— Start of DOCUMENT EXCERPT —

Another mistake that software development teams tend to make is that when it is questionable as to whether the technology is the responsibility of the development team or facilities – the developers palm it off onto facilities.  It is scary how few developers can even deploy their applications into a production environment or how much DBA’s have to analyse SQL statements to find the best indexes to put on tables.  This creates a problem where the developers are only vaguely aware of how their applications execute – not a good place to start if you want to create quality software.

While good technical leaders are able to hand out ‘research’ tasks to developers, it would be great if the architect had access to a more clearly identified individual who could figure out a few things on the architect’s behalf – this is the missing link that I am looking for.  A developer who is technically strong but may not have the other attributes, such as leadership qualities, to become an architect – but is able to get their head around complex technologies in well-scoped, bite-sized chunks.  I’ll call this role a ‘Platform Developer’ as most of the technologies that need to be understood are at a fairly low level (closer to the platform).  I am specifically not wanting a technical specialist, or even worse a ‘technology evangelist’ who is so wrapped up in their specialization that they suffer from architectural tunnel vision.

— End of DOCUMENT EXCERPT —
— Start of PROVIDED DATA —

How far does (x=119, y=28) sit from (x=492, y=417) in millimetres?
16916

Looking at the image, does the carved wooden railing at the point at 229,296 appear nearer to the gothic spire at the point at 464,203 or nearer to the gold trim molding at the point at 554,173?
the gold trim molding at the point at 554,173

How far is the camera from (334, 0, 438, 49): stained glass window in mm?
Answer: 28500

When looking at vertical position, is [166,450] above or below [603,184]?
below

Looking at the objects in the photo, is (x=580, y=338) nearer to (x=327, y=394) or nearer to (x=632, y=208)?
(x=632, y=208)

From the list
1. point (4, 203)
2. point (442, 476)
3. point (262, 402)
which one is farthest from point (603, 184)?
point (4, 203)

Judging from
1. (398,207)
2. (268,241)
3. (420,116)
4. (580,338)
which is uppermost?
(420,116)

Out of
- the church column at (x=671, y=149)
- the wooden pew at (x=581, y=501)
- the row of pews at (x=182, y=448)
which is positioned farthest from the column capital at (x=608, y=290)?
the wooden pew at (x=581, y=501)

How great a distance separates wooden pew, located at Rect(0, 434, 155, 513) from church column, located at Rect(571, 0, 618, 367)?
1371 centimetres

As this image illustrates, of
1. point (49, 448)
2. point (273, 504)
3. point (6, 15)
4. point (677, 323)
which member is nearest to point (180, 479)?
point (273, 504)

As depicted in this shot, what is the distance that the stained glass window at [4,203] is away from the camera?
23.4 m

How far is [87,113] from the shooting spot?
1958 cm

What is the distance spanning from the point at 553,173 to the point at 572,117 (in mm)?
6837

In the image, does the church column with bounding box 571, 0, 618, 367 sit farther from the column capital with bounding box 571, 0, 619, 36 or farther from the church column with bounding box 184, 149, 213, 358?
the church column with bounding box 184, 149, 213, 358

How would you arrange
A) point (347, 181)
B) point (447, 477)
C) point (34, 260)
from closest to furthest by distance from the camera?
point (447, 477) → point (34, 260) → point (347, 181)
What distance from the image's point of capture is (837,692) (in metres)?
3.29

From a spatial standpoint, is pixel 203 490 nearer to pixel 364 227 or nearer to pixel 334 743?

— End of PROVIDED DATA —

EXERCISE REQUIREMENTS:
1 – Which individual job roles or titles does the passage on development roles name?
2 – Can you rewrite the paragraph of the passage on development roles that begins "Another mistake that software development teams" more briefly, keeping its main facts?
3 – Can you duplicate the passage on development roles, starting at "While good technical" and ending at "architectural tunnel vision."?
None of the rows are needed here.

SOLUTION LIST:
1 –
- Developer
- DBA
- Technical leader
- Architect
- Platform Developer
- Technical specialist
- Technology evangelist

2 – When it is unclear whether a technology belongs to the development team or to facilities, developers tend to push it onto facilities. As a result, few developers can deploy their applications to production, and DBAs must analyze SQL statements to find the best table indexes. Developers are then only vaguely aware of how their applications execute, which is a poor starting point for quality software.

3 –
While good technical leaders are able to hand out ‘research’ tasks to developers, it would be great if the architect had access to a more clearly identified individual who could figure out a few things on the architect’s behalf – this is the missing link that I am looking for.  A developer who is technically strong but may not have the other attributes, such as leadership qualities, to become an architect – but is able to get their head around complex technologies in well-scoped, bite-sized chunks.  I’ll call this role a ‘Platform Developer’ as most of the technologies that need to be understood are at a fairly low level (closer to the platform).  I am specifically not wanting a technical specialist, or even worse a ‘technology evangelist’ who is so wrapped up in their specialization that they suffer from architectural tunnel vision.